• _Written instruction_
Rewrite every line of the listing below as a numbered list, skipping blank lines. Leave the pictures out of the answer.

Records from a spatial question set:
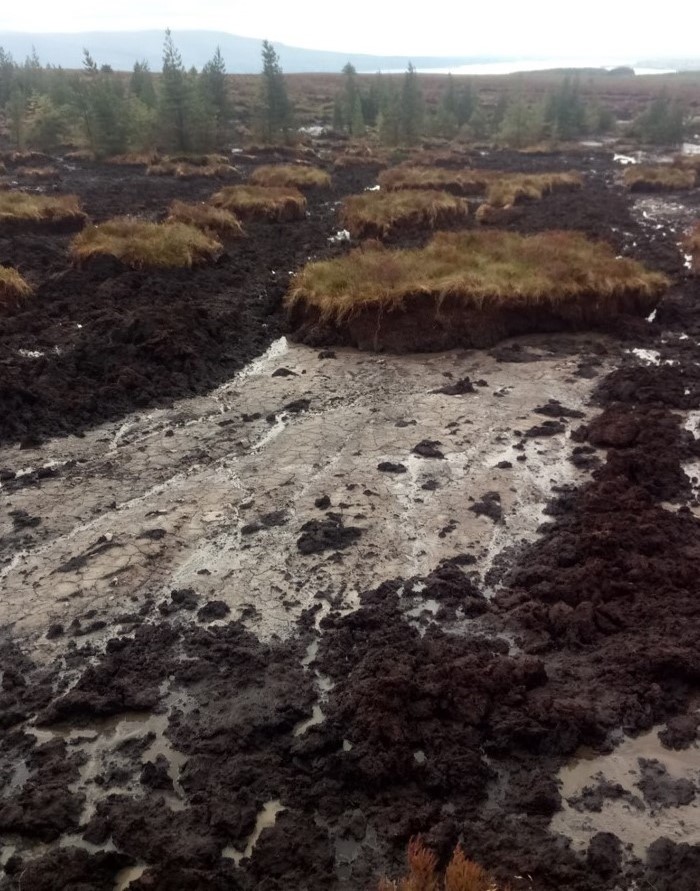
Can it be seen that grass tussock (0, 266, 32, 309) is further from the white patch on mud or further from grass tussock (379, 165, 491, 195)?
grass tussock (379, 165, 491, 195)

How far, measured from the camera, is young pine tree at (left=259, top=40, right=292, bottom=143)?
54406 millimetres

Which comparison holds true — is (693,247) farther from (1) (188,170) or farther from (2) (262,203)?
(1) (188,170)

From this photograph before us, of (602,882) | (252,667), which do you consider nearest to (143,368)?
(252,667)

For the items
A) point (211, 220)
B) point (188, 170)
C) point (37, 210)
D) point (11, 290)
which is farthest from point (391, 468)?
point (188, 170)

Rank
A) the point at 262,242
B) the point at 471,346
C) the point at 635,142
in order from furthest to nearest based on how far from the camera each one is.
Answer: the point at 635,142 → the point at 262,242 → the point at 471,346

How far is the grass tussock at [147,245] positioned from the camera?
16.6 meters

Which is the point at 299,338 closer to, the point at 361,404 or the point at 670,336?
the point at 361,404

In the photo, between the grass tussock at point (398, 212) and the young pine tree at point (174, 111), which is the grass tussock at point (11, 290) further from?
the young pine tree at point (174, 111)

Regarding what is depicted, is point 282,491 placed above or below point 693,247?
below

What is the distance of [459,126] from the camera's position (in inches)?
2815

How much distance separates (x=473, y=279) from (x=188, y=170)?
28.4m

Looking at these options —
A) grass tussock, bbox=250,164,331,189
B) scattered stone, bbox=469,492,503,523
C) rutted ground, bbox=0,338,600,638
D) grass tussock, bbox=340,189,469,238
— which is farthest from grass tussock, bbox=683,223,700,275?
grass tussock, bbox=250,164,331,189

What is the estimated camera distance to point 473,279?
1420cm

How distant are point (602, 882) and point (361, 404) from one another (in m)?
7.91
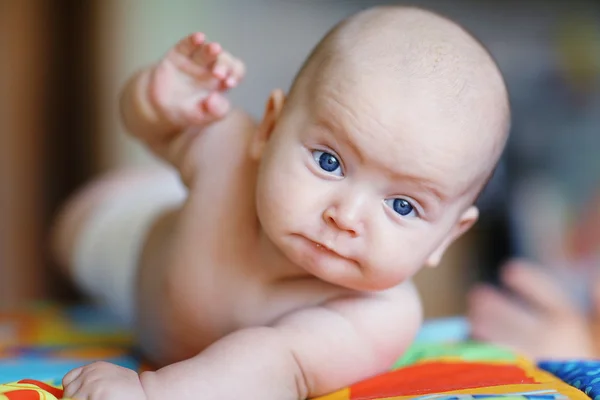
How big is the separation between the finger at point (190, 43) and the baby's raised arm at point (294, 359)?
31 centimetres

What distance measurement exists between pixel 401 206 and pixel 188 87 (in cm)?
30

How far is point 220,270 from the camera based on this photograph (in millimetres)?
809

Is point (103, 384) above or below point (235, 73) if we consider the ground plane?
below

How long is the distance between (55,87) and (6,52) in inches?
7.4

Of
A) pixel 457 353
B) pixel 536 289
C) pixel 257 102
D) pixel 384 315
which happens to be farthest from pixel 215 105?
pixel 257 102

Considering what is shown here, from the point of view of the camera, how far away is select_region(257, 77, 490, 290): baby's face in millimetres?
678

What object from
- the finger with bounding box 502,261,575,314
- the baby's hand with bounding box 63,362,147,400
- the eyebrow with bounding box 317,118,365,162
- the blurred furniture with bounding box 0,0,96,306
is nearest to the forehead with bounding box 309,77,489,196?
the eyebrow with bounding box 317,118,365,162

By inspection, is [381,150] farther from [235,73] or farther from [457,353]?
[457,353]

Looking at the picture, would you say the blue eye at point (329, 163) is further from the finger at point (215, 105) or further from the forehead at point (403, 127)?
the finger at point (215, 105)

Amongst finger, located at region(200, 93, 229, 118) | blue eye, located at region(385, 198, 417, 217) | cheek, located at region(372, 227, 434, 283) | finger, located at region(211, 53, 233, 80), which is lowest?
cheek, located at region(372, 227, 434, 283)

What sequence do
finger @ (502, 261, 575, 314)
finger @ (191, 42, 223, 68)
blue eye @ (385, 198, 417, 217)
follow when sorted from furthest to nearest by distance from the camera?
finger @ (502, 261, 575, 314)
finger @ (191, 42, 223, 68)
blue eye @ (385, 198, 417, 217)

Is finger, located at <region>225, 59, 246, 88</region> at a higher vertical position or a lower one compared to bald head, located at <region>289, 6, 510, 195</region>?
lower

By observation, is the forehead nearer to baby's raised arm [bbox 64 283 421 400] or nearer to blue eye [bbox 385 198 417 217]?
blue eye [bbox 385 198 417 217]

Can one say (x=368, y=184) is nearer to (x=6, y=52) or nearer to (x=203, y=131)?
(x=203, y=131)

• _Solution for this task_
1. Can it be seen that grass tussock (0, 266, 32, 309) is further from the white patch on mud or further from grass tussock (379, 165, 491, 195)?
2. grass tussock (379, 165, 491, 195)
3. How far, measured from the camera, is young pine tree at (left=259, top=40, right=292, bottom=143)?
4. 54406 millimetres
5. Which comparison holds true — is (693,247) farther from (1) (188,170) or farther from (2) (262,203)?
6. (1) (188,170)
7. From this photograph before us, of (602,882) | (252,667), which do you consider nearest to (143,368)?
8. (252,667)
9. For the items
10. A) point (211, 220)
11. B) point (188, 170)
12. C) point (37, 210)
13. D) point (11, 290)
14. which is farthest from point (391, 468)?
15. point (188, 170)
16. Rank
17. A) the point at 262,242
18. B) the point at 471,346
19. C) the point at 635,142
20. in order from furthest to nearest based on how far from the camera each one is.
21. Answer: the point at 635,142 → the point at 262,242 → the point at 471,346
22. How far is the grass tussock at [147,245] positioned from the camera?
23. 16.6 meters
24. Which is the point at 299,338 closer to, the point at 361,404 or the point at 670,336?
25. the point at 361,404
26. In the photo, between the grass tussock at point (398, 212) and the young pine tree at point (174, 111), which is the grass tussock at point (11, 290) further from?
27. the young pine tree at point (174, 111)
28. Regarding what is depicted, is point 282,491 placed above or below point 693,247?
29. below
30. What is the distance of [459,126] from the camera's position (in inches)?
31. 2815
32. How much distance separates (x=473, y=279) from (x=188, y=170)?
33. 28.4m
34. Looking at these options —
35. A) grass tussock, bbox=250,164,331,189
36. B) scattered stone, bbox=469,492,503,523
37. C) rutted ground, bbox=0,338,600,638
38. D) grass tussock, bbox=340,189,469,238
39. — which is farthest from grass tussock, bbox=683,223,700,275?
40. grass tussock, bbox=250,164,331,189
41. What is the estimated camera distance to point 473,279?
42. 1420cm
43. How distant are point (602, 882) and point (361, 404) from one another (in m)?
44. 7.91
45. How big is the separation between the finger at point (190, 43) and the baby's raised arm at point (294, 359)?
46. 31 centimetres
47. What distance measurement exists between pixel 401 206 and pixel 188 87 (in cm)?
48. 30
49. How far is point 220,270 from the camera based on this photograph (in millimetres)?
50. 809
51. Is point (103, 384) above or below point (235, 73) if we consider the ground plane?
52. below
53. How long is the distance between (55,87) and (6,52) in inches?
54. 7.4
55. Of
56. A) pixel 457 353
57. B) pixel 536 289
58. C) pixel 257 102
59. D) pixel 384 315
60. which happens to be farthest from pixel 215 105?
61. pixel 257 102
62. Considering what is shown here, from the point of view of the camera, how far away is select_region(257, 77, 490, 290): baby's face in millimetres?
63. 678
64. What object from
65. - the finger with bounding box 502,261,575,314
66. - the baby's hand with bounding box 63,362,147,400
67. - the eyebrow with bounding box 317,118,365,162
68. - the blurred furniture with bounding box 0,0,96,306
69. is nearest to the forehead with bounding box 309,77,489,196?
70. the eyebrow with bounding box 317,118,365,162
71. By inspection, is [381,150] farther from [235,73] or farther from [457,353]?
72. [457,353]
73. Looking at the picture, would you say the blue eye at point (329, 163) is further from the finger at point (215, 105) or further from the forehead at point (403, 127)?
74. the finger at point (215, 105)
75. Amongst finger, located at region(200, 93, 229, 118) | blue eye, located at region(385, 198, 417, 217) | cheek, located at region(372, 227, 434, 283) | finger, located at region(211, 53, 233, 80), which is lowest?
76. cheek, located at region(372, 227, 434, 283)
77. What sequence do
78. finger @ (502, 261, 575, 314)
79. finger @ (191, 42, 223, 68)
80. blue eye @ (385, 198, 417, 217)
81. follow when sorted from furthest to nearest by distance from the camera?
82. finger @ (502, 261, 575, 314)
83. finger @ (191, 42, 223, 68)
84. blue eye @ (385, 198, 417, 217)
85. Is finger, located at <region>225, 59, 246, 88</region> at a higher vertical position or a lower one compared to bald head, located at <region>289, 6, 510, 195</region>?
86. lower
87. By observation, is the forehead nearer to baby's raised arm [bbox 64 283 421 400] or nearer to blue eye [bbox 385 198 417 217]?
88. blue eye [bbox 385 198 417 217]
89. Can one say (x=368, y=184) is nearer to (x=6, y=52) or nearer to (x=203, y=131)?
90. (x=203, y=131)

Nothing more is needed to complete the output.